A quick check of the Internet didn't offer much other encouragement.

Seems if you accidentally (like you would do it on purpose?) glue your fingers (or other body parts, I assume) together, one suggested remedy is to slice them gently apart with an Xacto knife.

Now Xacto knives and I don't have a real good history.

Back when I was about 11 or 12, I was trimming a plastic model car piece at my buddy Bobby's house down the street when that sharp, thin blade found its way into my left leg, a little above the knee.

That wasn't the last of my Xacto adventures.

Those knives were once vital to newspaper paste-up operations before computers commandeered all page make-up. At my first real job, I was in charge of sports make-up while dating the young woman whose job it was to wield an Xacto and put together my pages.

It is important to note that almost everyone smoked at work back then, so our heroine had a cigarette tucked between two fingers as she wielded her knife. She's had also kicked off her sandals to work barefoot as we put the paper to bed late one night.

Let's just say a misguided finger (not a socially unacceptable one, but misguided nonetheless) was intended to point out where I wanted a certain story to go. Just as I pointed, she withdrew her hand from the page, searing the back of my wrist with the business end of a Marlboro.

With slapstick choreography The Three Stooges would have loved, I jumped backward, stepping on her shoeless toes. That, in turn, produced a flailing of her Xacto-armed hand that embedded the knife blade in my left arm.
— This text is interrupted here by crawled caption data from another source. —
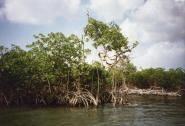 manglares-san-pedro-de-vice-03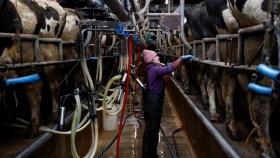 Guerra entre grandes productores de leche en Chile por presunta competencia desleal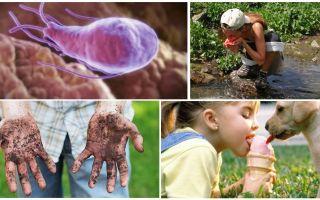 Giardia cysts dalam tinja seorang kanak-kanak: bagaimana mereka melihat dan bagaimana untuk merawat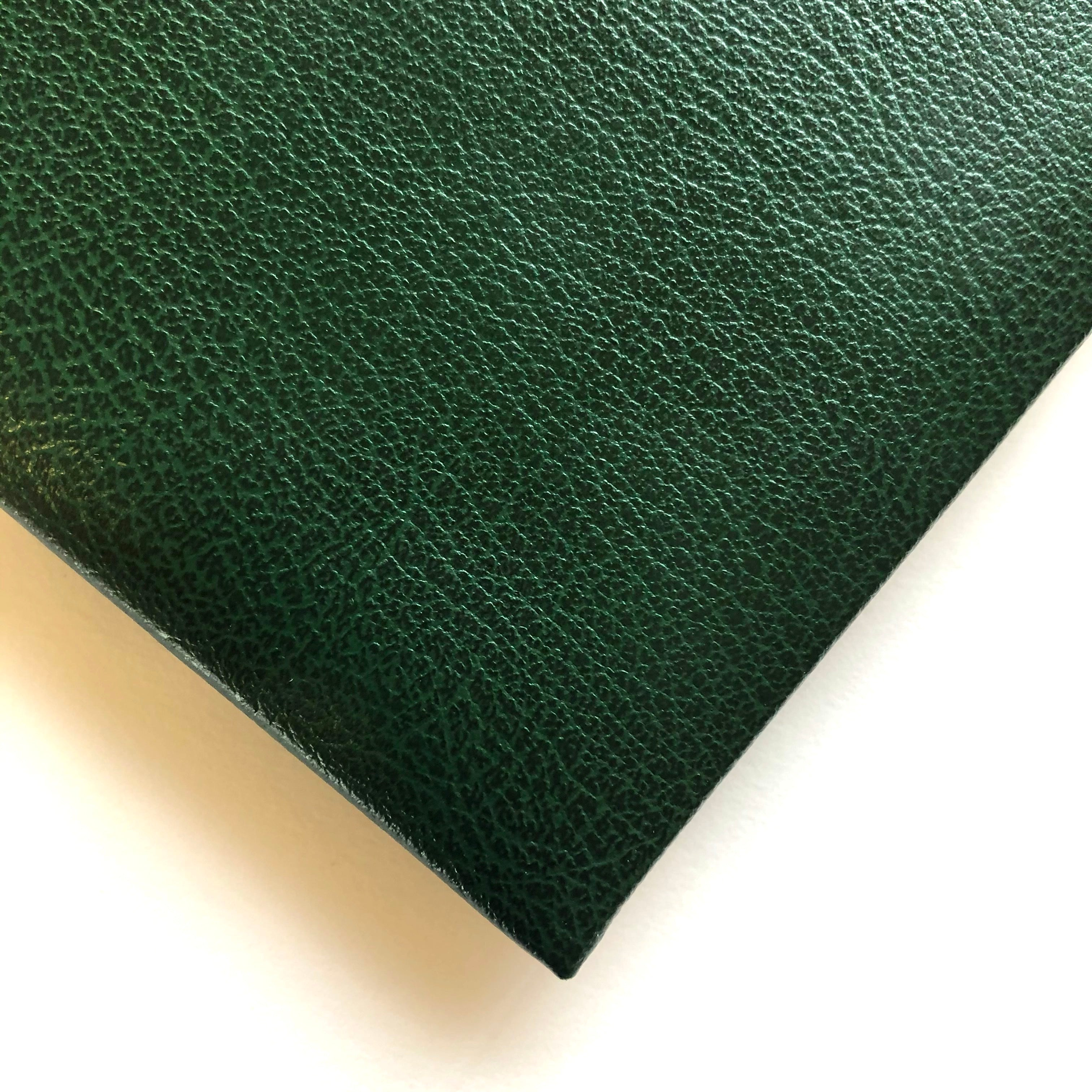 Swatch of Green Leather Visitors Book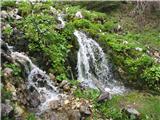 ZelenicaIzvir Završnice je izredno vodnat.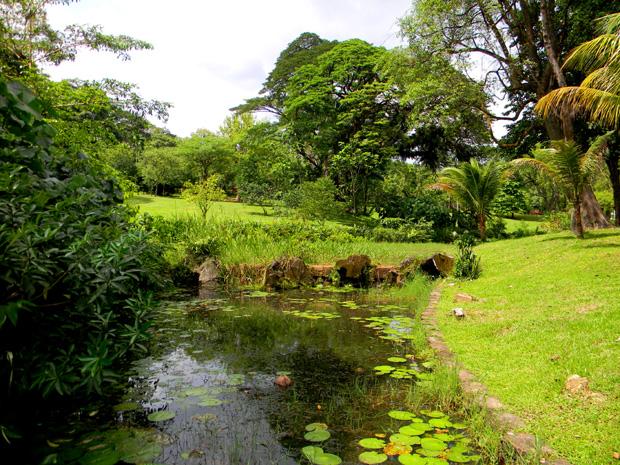 ботанический сад в Азии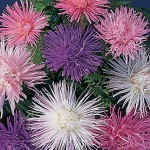 Aster Fireworks Mixed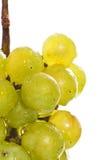 Macro verde bagnata dell'uva Fotografia Stock Libera da Diritti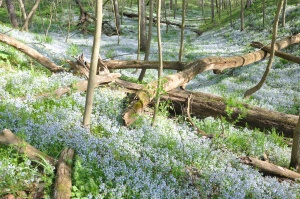 Bluebells near the East Fork of the White River. Martin County, Indiana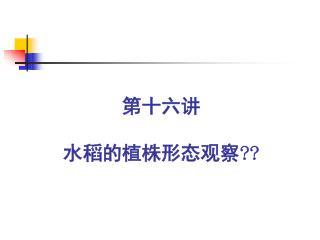 第十六讲 水稻的植株形态观察??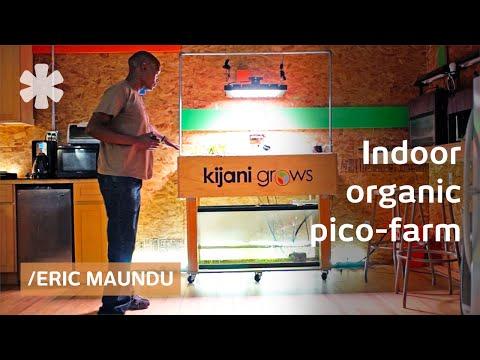 Eric Maundu's home-aquaponics can grow veggies & fish anywhere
Suffice it to say, that pretty much killed any further dating possibilities with Kathy the Impaler. And I'd be lying if I didn't wonder later in life if she weren't related to Lorena Bobbitt.

So, no, I wasn't about to put an Xacto blade anywhere near my lips or tongue, which had now given in to a strange numbness.
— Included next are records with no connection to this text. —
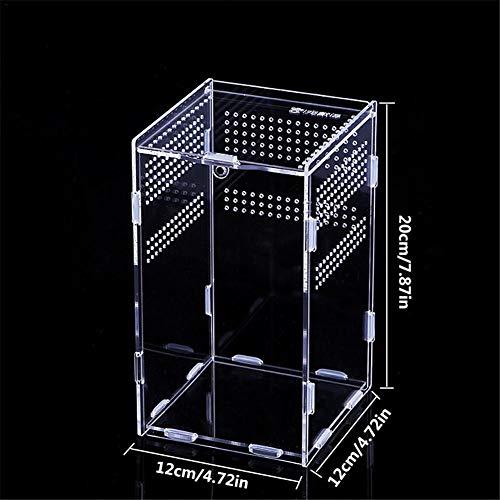 aheadad Terrarien für Reptilien Amphibien Terrarium Transportbox Reptilienzuchtbox Insektenfütterungsbox für Schlangenspinnenechse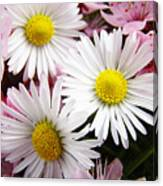 White Yellow Daisy Flowers Art Prints Pink Blossoms Canvas Print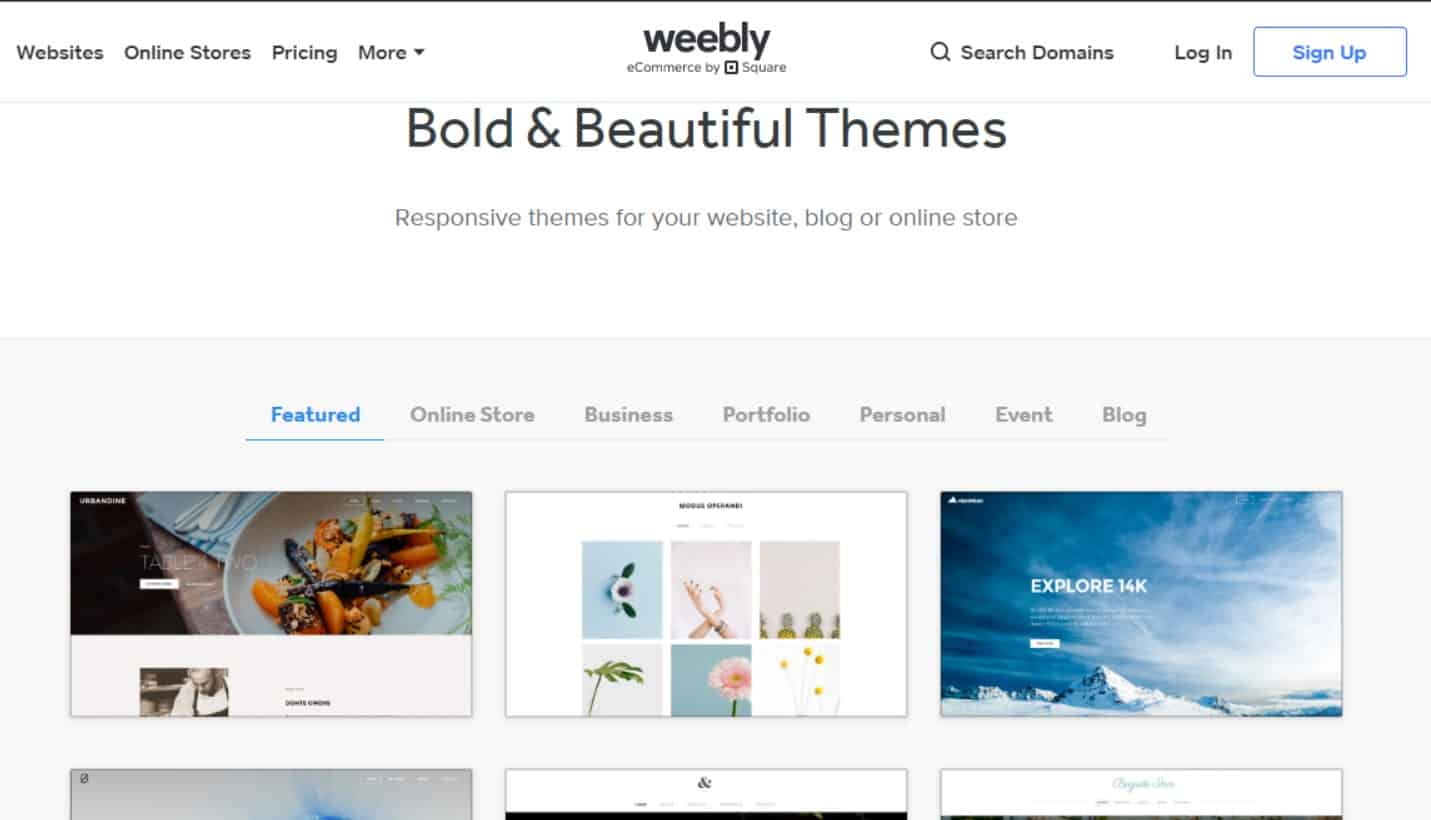 bold beautiful theme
Yep, this had to be how poor old Flick felt when he stuck his tongue to that flagpole in "A Christmas Story," I'm guessing. Foolish and helpless, a nice one-two punch to the gut.
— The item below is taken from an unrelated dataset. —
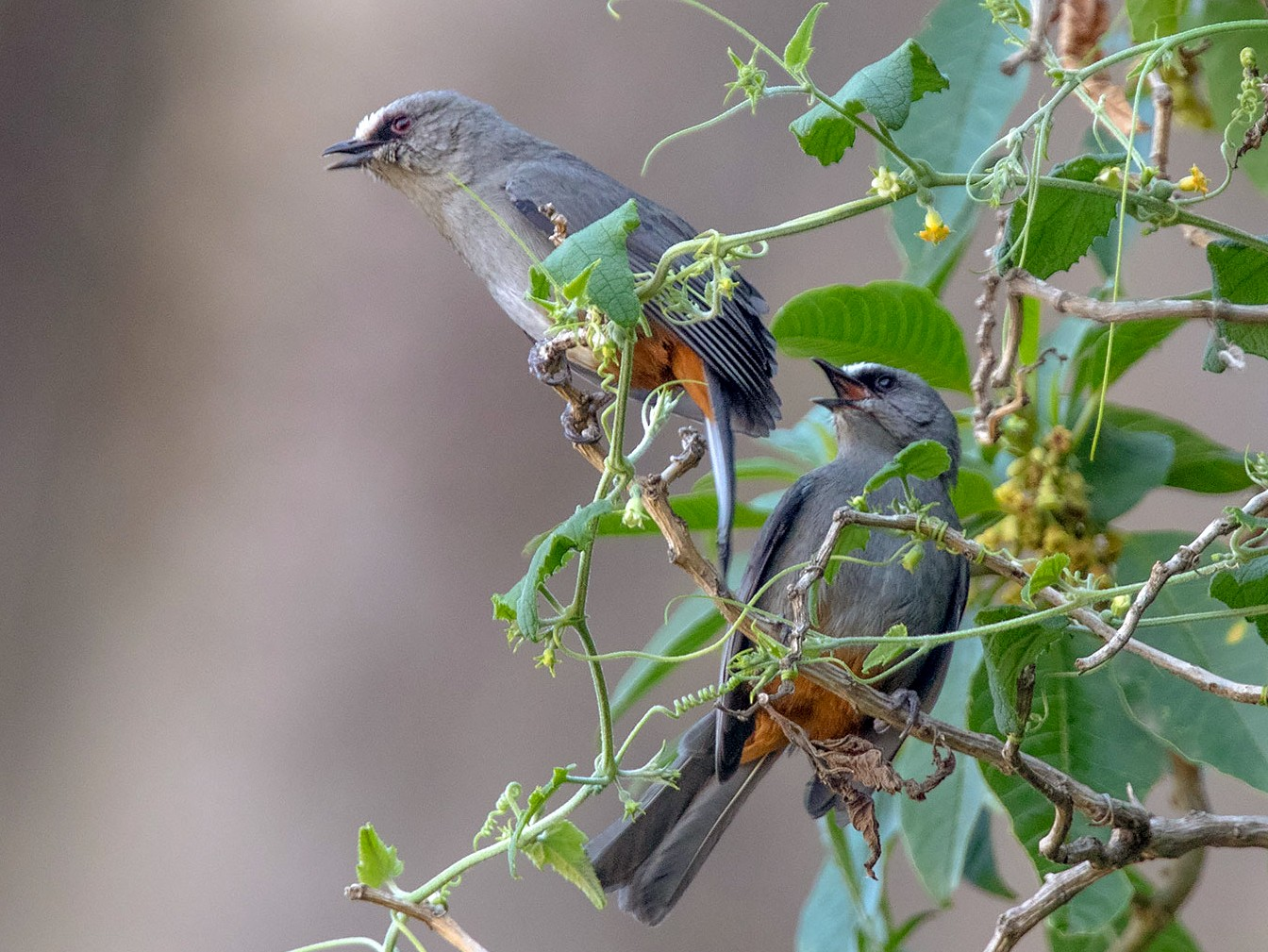 Abyssinian Catbird - Arthur Grosset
Apparently, as I learned via the Internet, nail polish (acetone) will cut Super Glue. Of course, I wasn't about to do a shot of nail polish either.

I just kept pursing my lips, scraping them over my teeth and licking them with my tongue like some crazed house cat.

The backs of my teeth seemed like sandpaper as I glided the tip of my tongue over them.

But eventually all that created enough friction so that coupled with the non-stop liquids I'd consumed, I got myself back to normal (at least normal as we know it).

Since then, bits of Super Glue have been coming off in tiny spheres of clear plastic, ending up on my tongue when least expected.

All this has taught me a valuable lesson though.

Mother always warned, "Don't put that in your mouth, you don't know where it's been."

Trust me, I know where it's been all right. It's how it got there that was my real problem.